If, on the other hand, that you are right and the full specification of humanity is important to solving the value problem--something I'm secretly very sympathetic to--then

(a) we need a supercomputer capable of processing the full specification in order to solve the value problem, so unless there is an iterative solution here the problem is futile and we should just accept that The End Is Nigh, or else try, as I've done, to get something Close Enough and hope for slow takeoff, and

(b) the solution to the value problem is going to be somewhere done the computational path from h and is exactly the sort of thing that would be covered in the scope of g*.

It would be a very nice result, I think, if the indirect normativity problem or CEV or whatever could be expressed in terms of the the depth of computational paths from the present state of humanity for precisely this reason. I don't think I've hit that yet exactly but it's roughly what I'm going for. I think it may hinge on whether the solution to the value problem is something that involves a halting process, or whether really it's just to ensure the continuation of human life (i.e. as a computational process). In the latter case, I think the solution is very close to what I've been proposing.

Could you flesh this out? I'm not familiar with key-stretching.

A pretty critical point is whether or not the hashed value is algorithmically random. The depth measure has the advantage of picking over all permissible starting conditions without having to run through each one. So it's not exactly analogous to a brute force attack. So for the moment I'm not convinced on this argument.

Thanks for your encouraging comments. They are much appreciated! I was concerned that following the last post with an improvement on it would be seen as redundant, so I'm glad that this process has your approval.

Regarding your first point:

• Entropy is not depth. If you do something that increases entropy, then you actually reduce depth, because it is easier to get to what you have from an incompressible starting representation. In particular, the incompressible representation that matches the high-entropy representation you have created. So if you hold humanity steady and superheat the moon, you more or less just keep things at D(u) = D(h), with low D(u/h).

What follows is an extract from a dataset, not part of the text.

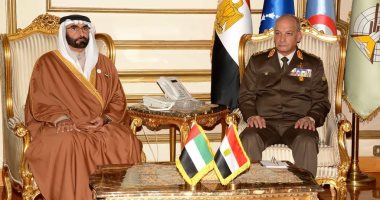 وزير الدولة لشؤون الدفاع الإماراتي يلتقي نظيره المصري في القاهرة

• You can do better if you freeze humanity and then create fractal grey goo, which is still in the spirit of your objection. Then you have high D(u), D(u/h) is something like D(u) - D(h) except for when the fractal starts to reproduce human patterns out of the sheer vigor of its complexity, in which case I guess D(u/h) would begin to drop...though I'm not sure. This may require a more thorough look at the mathematics. What do you think?

Regarding your second point...

Strictly speaking, I'm not requiring that h abstract away the fleshy bits and capture what is essentially human or transhuman. I am trying to make the objective function agnostic to these questions. Rather, h can include fleshy bits and all. What's important is that it includes at least what is valuable, and that can be done by including anything that might be valuable. The needle in the haystack can be discovered later, if it's there at all. Personally, I'm not a transhumanist. I'm an existentialist; I believe our existence precedes our essence.

That said I think this is a clever point with substance to it. I am, in fact, trying to shift our problem-solving attention to other problems. However, I am trying to turn attention to more tractable and practical questions.

One simple one is: how can we make better libraries for capturing human existence, so that a supercontroller could make use of as much data as possible as it proceeds?

Another is: given that the proposed objective function is in fact impossible to compute, but (if the argument is ultimately successful) also given that it points in the right direction, what kinds of processes/architectures/algorithms would approximate a g-maximizing supercontroller? Since we have time to steer in the right direction now, how should we go about it?

My real agenda is that I think that there are a lot of pressing practical questions regarding machine intelligence and its role in the world, and that the "superintelligence" problem is a distraction except that it can provide clearer guidelines of how we should be acting now.